I believe, for the most part, I done good,” sings Tanya Tucker toward the end of While I’m Livin’, her first album of original material in more than a decade. It’s a straightforward self-appraisal that caps off an album of knowing retrospection; this isn’t quite a deathbed album, a la Johnny Cash’s final American Recordings, but it does find the singer settling into her twilight years, taking stock of her journey thus far even as she prepares for its last legs. The material is so autobiographical in feel, it comes as a bit of a shock to discover that Tucker’s only credited on one track, with the lion’s share of these songs coming from Brandi Carlile and her long-time collaborators Tim and Phil Hanseroth. Carlile also produced the album with Shooter Jennings, and at every turn While I’m Livin’ exhibits real affection for Tucker’s legacy, while resisting the impulse to simply coast: This isn’t a rote recitation of her strengths so much as an album that builds on all the things Tucker has always been good at, from rustic twang to supple folk flourishes.

Tucker is clear-eyed in her assessment of the past, cursing her own “Hard Luck” in one song while acknowledging that she’s always been “Rich” in the next. In “I Don’t Owe You Anything,” an uproarious soft-shoe number, a long-suffering wife and mother asks what more we could possibly want from her, a sentiment that could just as easily summarize the tension between Tucker’s impressive legacy and her more recent silence.
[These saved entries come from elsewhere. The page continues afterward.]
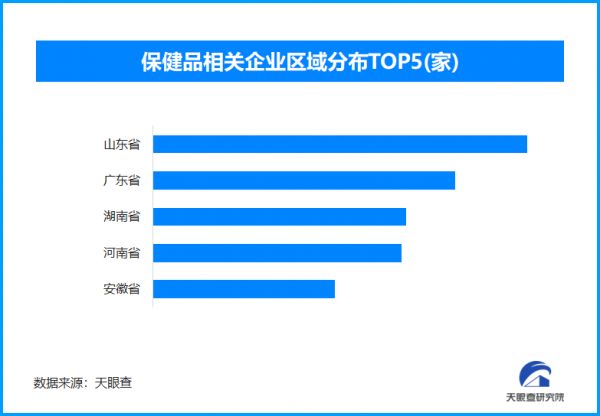 保健品相关企业区域分布TOP5(家)

山东省
广东省
湖南省
河南省
安徽省

数据来源：天眼查

天眼查研究院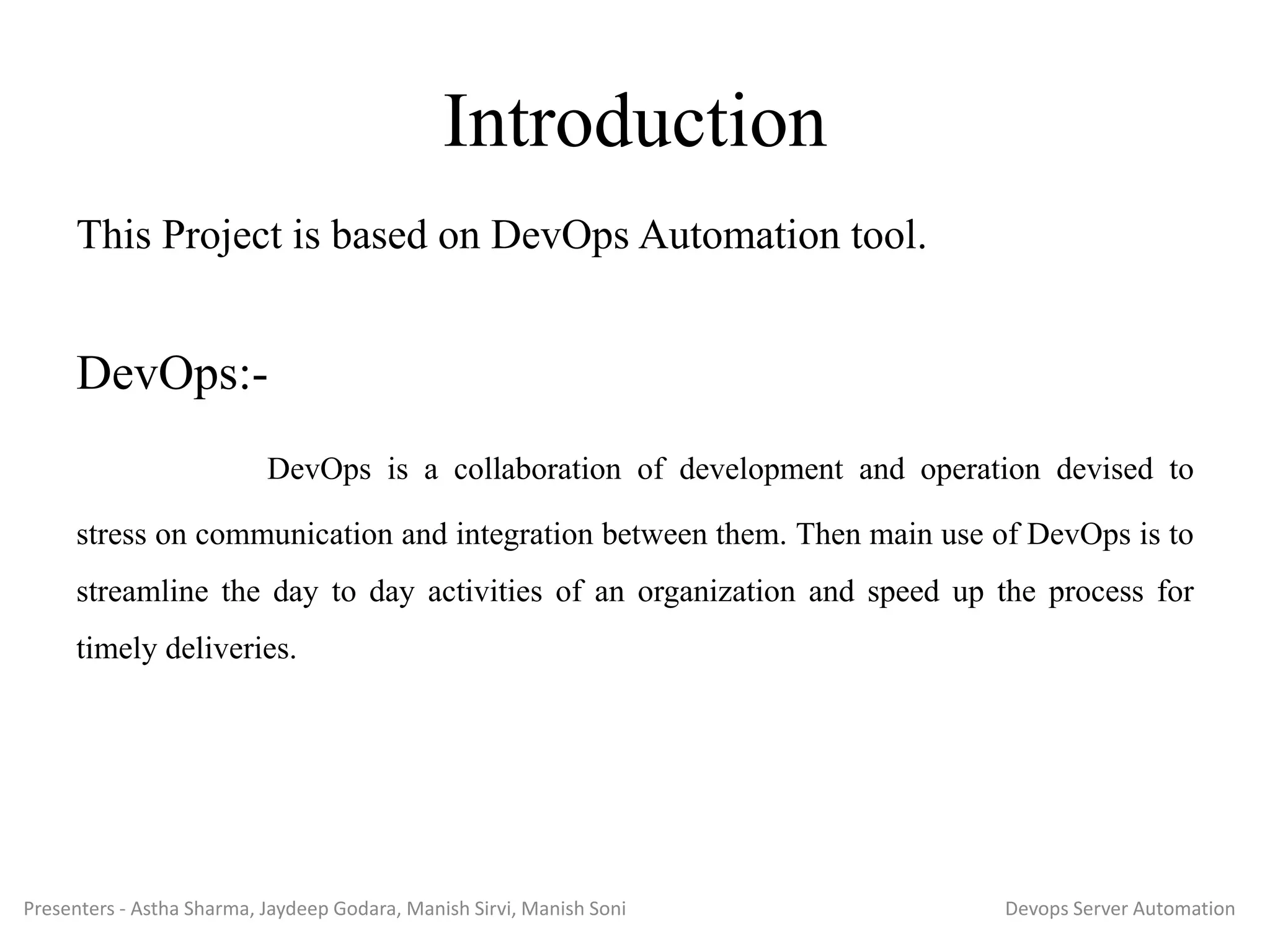 Introduction

This Project is based on DevOps Automation tool.

DevOps:-

DevOps is a collaboration of development and operation devised to stress on communication and integration between them. Then main use of DevOps is to streamline the day to day activities of an organization and speed up the process for timely deliveries.

Presenters - Astha Sharma, Jaydeep Godara, Manish Sirvi, Manish Soni

Devops Server Automation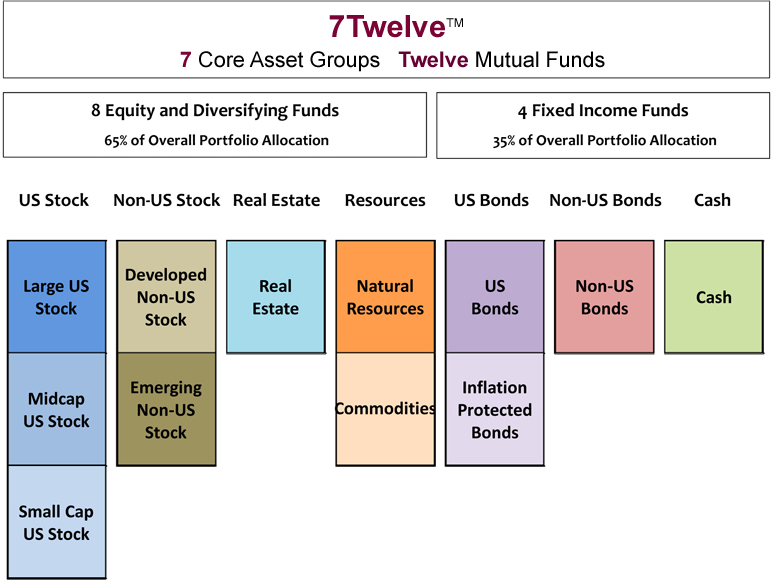 7Twelve™

7 Core Asset Groups Twelve Mutual Funds

8 Equity and Diversifying Funds

65% of Overall Portfolio Allocation

4 Fixed Income Funds

35% of Overall Portfolio Allocation

US Stock

Large US Stock

Midcap US Stock

Small Cap US Stock

Non-US Stock

Developed Non-US Stock

Emerging Non-US Stock

Real Estate

Real Estate

Resources

Natural Resources

Commodities

US Bonds

US Bonds

Inflation Protected Bonds

Non-US Bonds

Non-US Bonds

Cash

Cash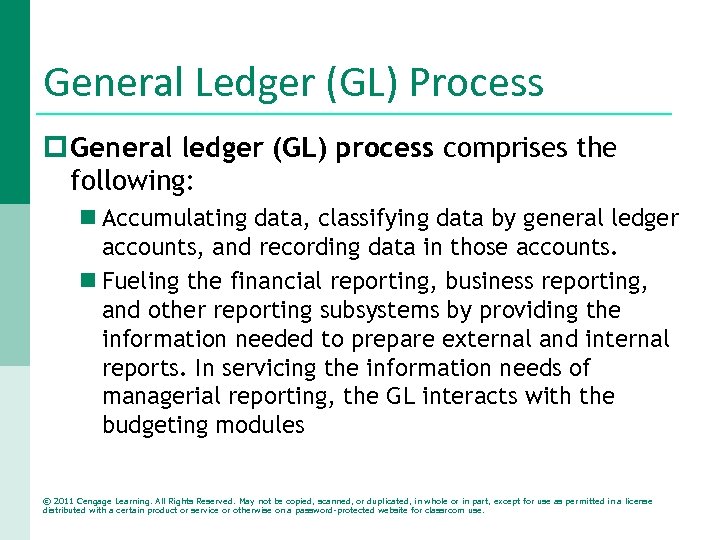 General Ledger (GL) Process

General ledger (GL) process comprises the following:

Accumulating data, classifying data by general ledger accounts, and recording data in those accounts.

Fueling the financial reporting, business reporting, and other reporting subsystems by providing the information needed to prepare external and internal reports. In servicing the information needs of managerial reporting, the GL interacts with the budgeting modules

© 2011 Cengage Learning. All Rights Reserved. May not be copied, scanned, or duplicated, in whole or in part, except for use as permitted in a license distributed with a certain product or service or otherwise on a password-protected website for classroom use.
A sensitive take on “The House That Built Me,” previously a big hit for Miranda Lambert, fits well with the record’s posture of introspection, and its sentimentality creates a welcome contrast with some of Carlile’s more hardscrabble, shit-talking cowgirl anthems. Speaking of which, Tucker offers her own reading of “Wheels of Laredo,” an Old West set piece that also appears on the new Highwomen anthem; an appropriate reminder that Tucker has been a godmother to many, the trails she blazed still providing a way forward.